| Data excerpt |
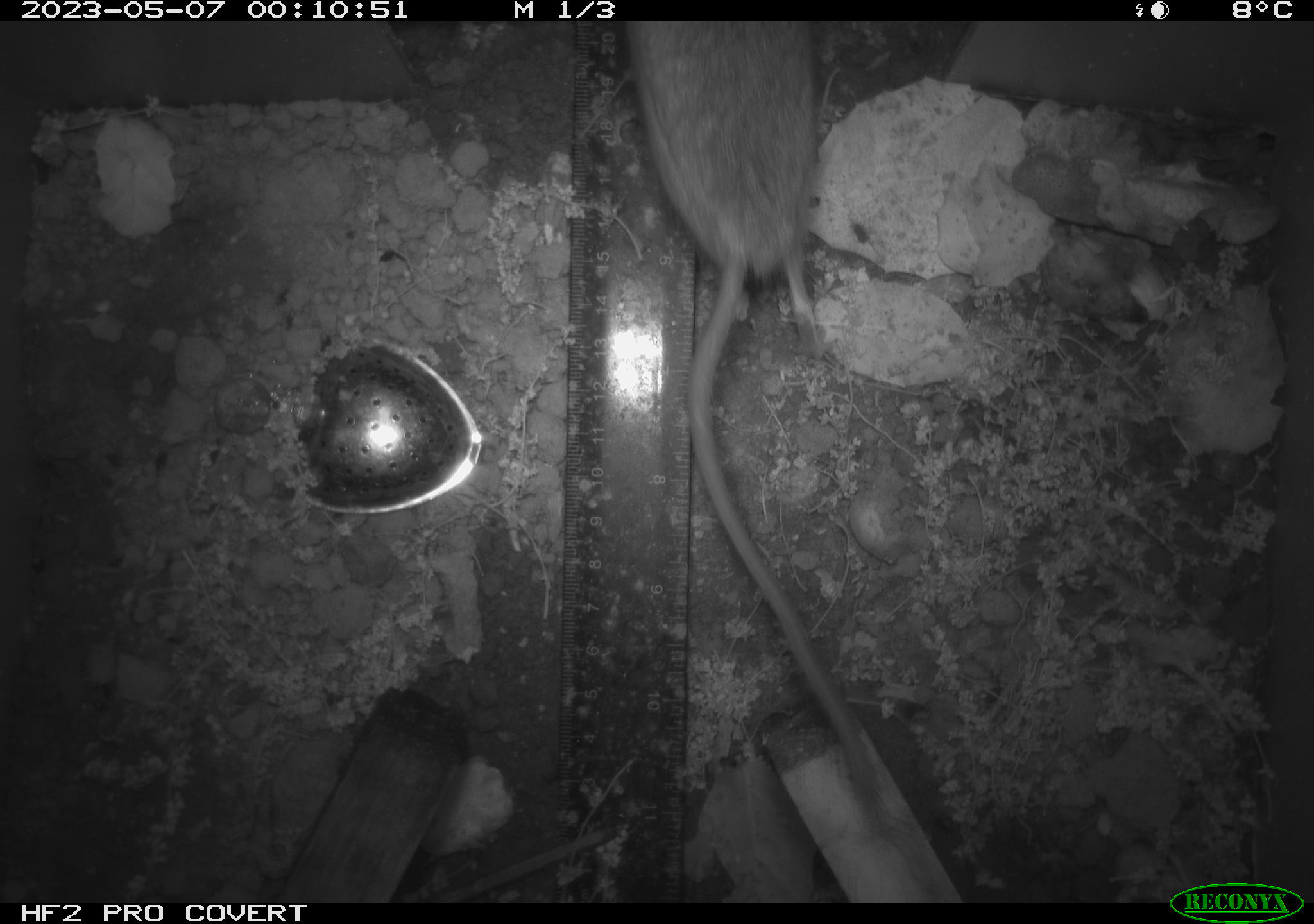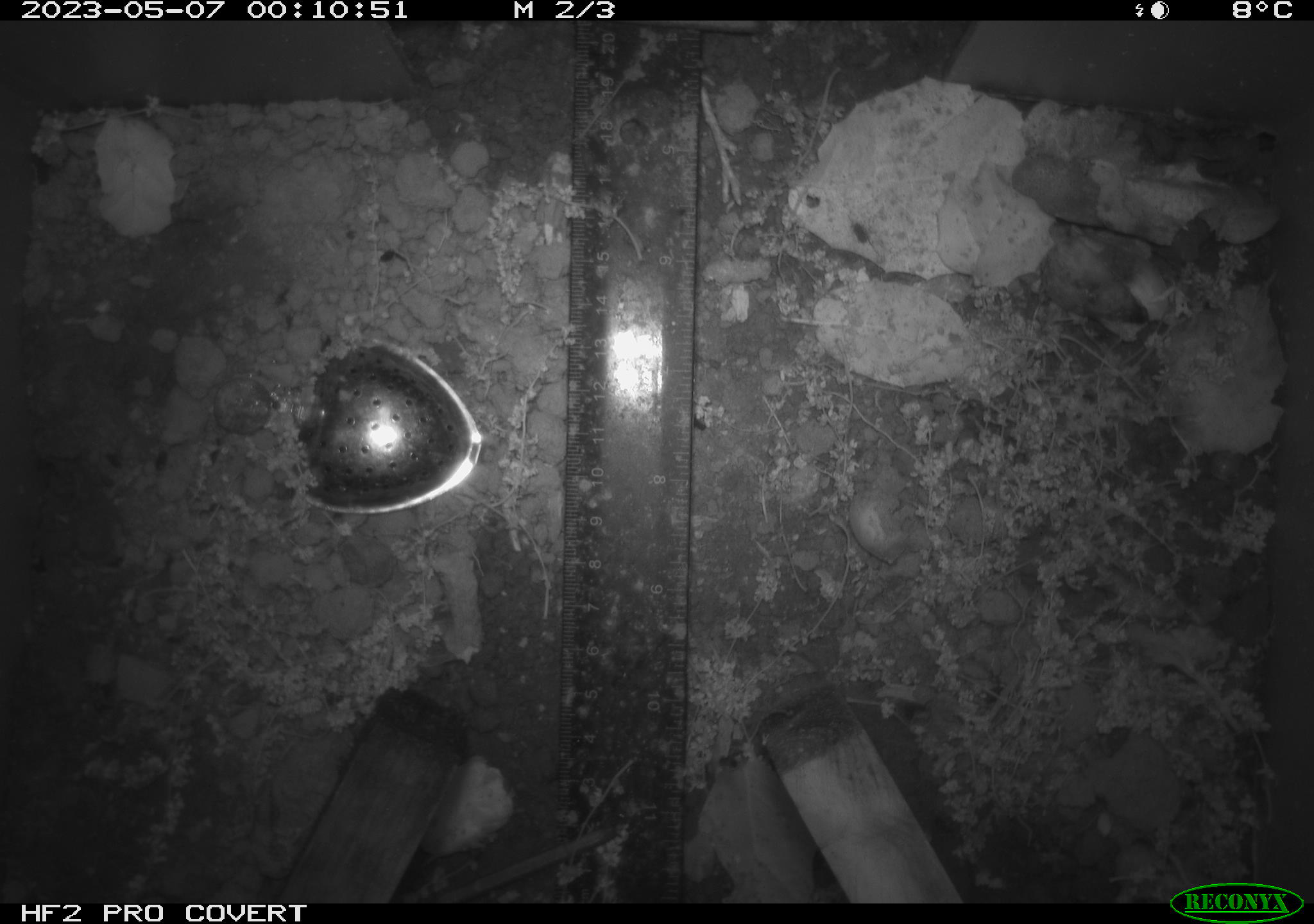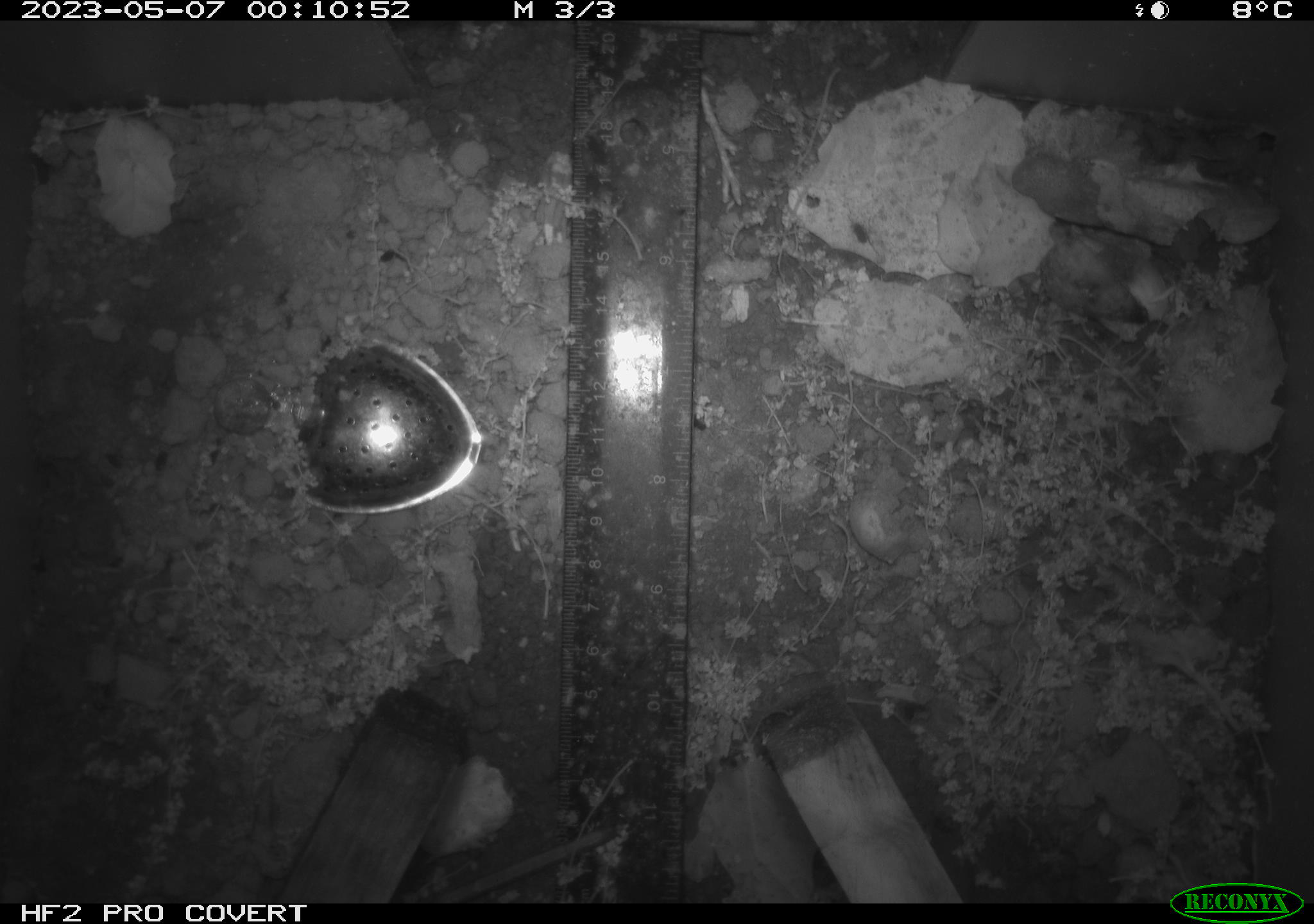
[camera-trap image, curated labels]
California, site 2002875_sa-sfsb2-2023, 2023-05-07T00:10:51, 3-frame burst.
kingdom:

| What this task involves |
Output the full material exactly as given, without its pictures.

| Task solution |
[camera-trap image, curated labels]
California, site 2002875_sa-sfsb2-2023, 2023-05-07T00:10:51, 3-frame burst.
kingdom:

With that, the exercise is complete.